Campagnolo wrote:Am I wrong to think that you can file Married Filing Separately on your fed taxes and then have only your salary count for IBR? I know that filing MFS increasing your tax liability quite a bit, but it might be beneficial in the long haul if you get $150,000 forgiven after 10 years of paying down the interest. My original question is still how to figure out whether you will go past the LRAP cap after 10 years of public service. Was the credited response Google?
I say the above with GULC's LRAP in mind. I know Cornell expressly considers 50% of joint married income, regardless of tax status. I'm also looking into Michigan's LRAP.

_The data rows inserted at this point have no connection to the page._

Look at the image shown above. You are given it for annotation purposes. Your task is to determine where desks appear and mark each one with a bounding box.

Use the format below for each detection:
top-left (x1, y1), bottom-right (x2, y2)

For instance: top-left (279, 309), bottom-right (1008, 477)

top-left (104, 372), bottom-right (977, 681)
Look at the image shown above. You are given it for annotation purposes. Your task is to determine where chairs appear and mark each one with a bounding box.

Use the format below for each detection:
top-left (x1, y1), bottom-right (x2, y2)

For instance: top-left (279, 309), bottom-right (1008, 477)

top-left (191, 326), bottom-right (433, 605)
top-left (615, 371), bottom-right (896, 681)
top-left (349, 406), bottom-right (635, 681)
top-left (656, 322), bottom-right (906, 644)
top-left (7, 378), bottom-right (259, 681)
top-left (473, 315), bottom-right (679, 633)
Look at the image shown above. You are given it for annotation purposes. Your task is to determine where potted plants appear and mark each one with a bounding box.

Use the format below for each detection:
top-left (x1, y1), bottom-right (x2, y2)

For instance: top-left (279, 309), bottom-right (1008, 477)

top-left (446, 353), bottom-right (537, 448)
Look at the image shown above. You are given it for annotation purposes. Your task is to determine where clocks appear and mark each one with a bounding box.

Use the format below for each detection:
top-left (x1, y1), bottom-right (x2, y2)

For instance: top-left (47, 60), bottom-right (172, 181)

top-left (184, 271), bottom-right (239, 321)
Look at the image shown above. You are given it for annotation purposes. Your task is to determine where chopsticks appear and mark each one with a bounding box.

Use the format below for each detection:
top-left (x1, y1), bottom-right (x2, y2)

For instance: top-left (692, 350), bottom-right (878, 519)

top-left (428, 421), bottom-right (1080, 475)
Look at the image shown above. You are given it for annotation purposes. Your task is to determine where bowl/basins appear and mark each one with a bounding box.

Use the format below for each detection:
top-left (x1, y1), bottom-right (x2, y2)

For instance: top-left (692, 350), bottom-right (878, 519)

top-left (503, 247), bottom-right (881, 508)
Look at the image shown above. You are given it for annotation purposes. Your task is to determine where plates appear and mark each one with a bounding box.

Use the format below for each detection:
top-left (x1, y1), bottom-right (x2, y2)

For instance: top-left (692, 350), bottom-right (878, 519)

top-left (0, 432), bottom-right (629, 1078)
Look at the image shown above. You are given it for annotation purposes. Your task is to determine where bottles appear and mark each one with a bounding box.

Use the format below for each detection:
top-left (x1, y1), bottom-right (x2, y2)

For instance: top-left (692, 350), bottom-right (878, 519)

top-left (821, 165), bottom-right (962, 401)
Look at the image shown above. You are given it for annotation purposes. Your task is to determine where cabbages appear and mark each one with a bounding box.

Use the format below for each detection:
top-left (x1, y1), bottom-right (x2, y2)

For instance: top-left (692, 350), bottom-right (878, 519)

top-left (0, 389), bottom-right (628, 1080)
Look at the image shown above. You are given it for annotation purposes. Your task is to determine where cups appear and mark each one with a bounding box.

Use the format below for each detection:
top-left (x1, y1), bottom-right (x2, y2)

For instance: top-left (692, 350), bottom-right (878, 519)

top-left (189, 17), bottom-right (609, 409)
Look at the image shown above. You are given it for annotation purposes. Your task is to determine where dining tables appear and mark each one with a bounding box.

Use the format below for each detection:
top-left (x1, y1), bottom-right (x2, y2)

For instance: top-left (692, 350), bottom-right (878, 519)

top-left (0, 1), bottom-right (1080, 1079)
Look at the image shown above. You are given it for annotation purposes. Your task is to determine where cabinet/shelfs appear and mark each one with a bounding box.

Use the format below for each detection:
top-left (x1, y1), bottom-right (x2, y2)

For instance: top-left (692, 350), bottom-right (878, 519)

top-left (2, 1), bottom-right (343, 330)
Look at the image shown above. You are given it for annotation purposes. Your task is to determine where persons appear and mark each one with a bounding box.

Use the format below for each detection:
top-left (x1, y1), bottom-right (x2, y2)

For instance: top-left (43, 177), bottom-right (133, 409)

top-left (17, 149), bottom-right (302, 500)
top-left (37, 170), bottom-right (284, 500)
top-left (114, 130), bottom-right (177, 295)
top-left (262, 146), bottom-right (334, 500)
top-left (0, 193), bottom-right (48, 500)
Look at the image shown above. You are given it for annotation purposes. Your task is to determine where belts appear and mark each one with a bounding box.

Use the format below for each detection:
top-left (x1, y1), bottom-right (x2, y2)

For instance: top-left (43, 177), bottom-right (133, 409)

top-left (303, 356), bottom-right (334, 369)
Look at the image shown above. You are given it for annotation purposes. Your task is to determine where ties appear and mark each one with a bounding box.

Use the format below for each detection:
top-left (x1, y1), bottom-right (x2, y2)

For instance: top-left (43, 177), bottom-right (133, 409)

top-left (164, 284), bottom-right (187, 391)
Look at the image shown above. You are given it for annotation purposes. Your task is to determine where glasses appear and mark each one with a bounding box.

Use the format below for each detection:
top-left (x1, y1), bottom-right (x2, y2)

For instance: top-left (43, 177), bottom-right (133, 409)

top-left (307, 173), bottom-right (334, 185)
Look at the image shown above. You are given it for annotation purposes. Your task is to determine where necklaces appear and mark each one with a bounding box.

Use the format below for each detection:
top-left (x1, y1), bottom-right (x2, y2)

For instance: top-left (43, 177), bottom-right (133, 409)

You can file married file separately and have only your salary count for IBR, which would reduce your payment a decent amount. However, you also lose the ability to take certain deductions:
- All education credits and deductions (including student loan interest).
- Earned Income Credit
- Child Tax Credit
- Child and dependent care credit
- Both spouses have to use deductions in the same way (i.e. both standard or both itemized).
The student loan interest deduction is $2,500 off your AGI, so probably worth about $700/year or so if you and your spouse are both working.
The child tax credit is worth $1,000 off your tax bill per child.
Just to see, I used the IBR calculator with some scenarios (figuring $150k in law school loans):$50k income each for you and spouse:spouse no loans:
File Joint: $975/month
File Separate: $350/month (or possibly $420. the calculator doesn't give guidance regarding whether family size should be 1 or 2 if you're married filing separate)
Difference for the year: About $7,500 (or $6,600)Spouse $50,000 loans:
File Joint: $731/month for your loans
File Separate: Still $350/month (or $420)
Difference for the year: About $4,600 (or $3,600)
That's with a family size of 2 and also with the old, 15% calculator rather than the new 10% one, so the difference between filing joint or separate would diminish with the 10% calculation. Seems like the more loans your spouse has, the less filing separate would be worth it. Also, the more kids you have, the less it seems to be worth it (because of the $1,000 child tax credit).
All that to say: the tax/IBR situation is complicated. May be worth visiting a CPA for tax advice concerning this once you're close to repayment. Either that or prepare your returns both ways each year and see which way is better.
My advice for 10 year salary would be just research and guesswork. You can get salaries of public employees online for many jurisdictions. Also, if you go over the cap your last year, who cares? You're probably better off with the additional income for that year.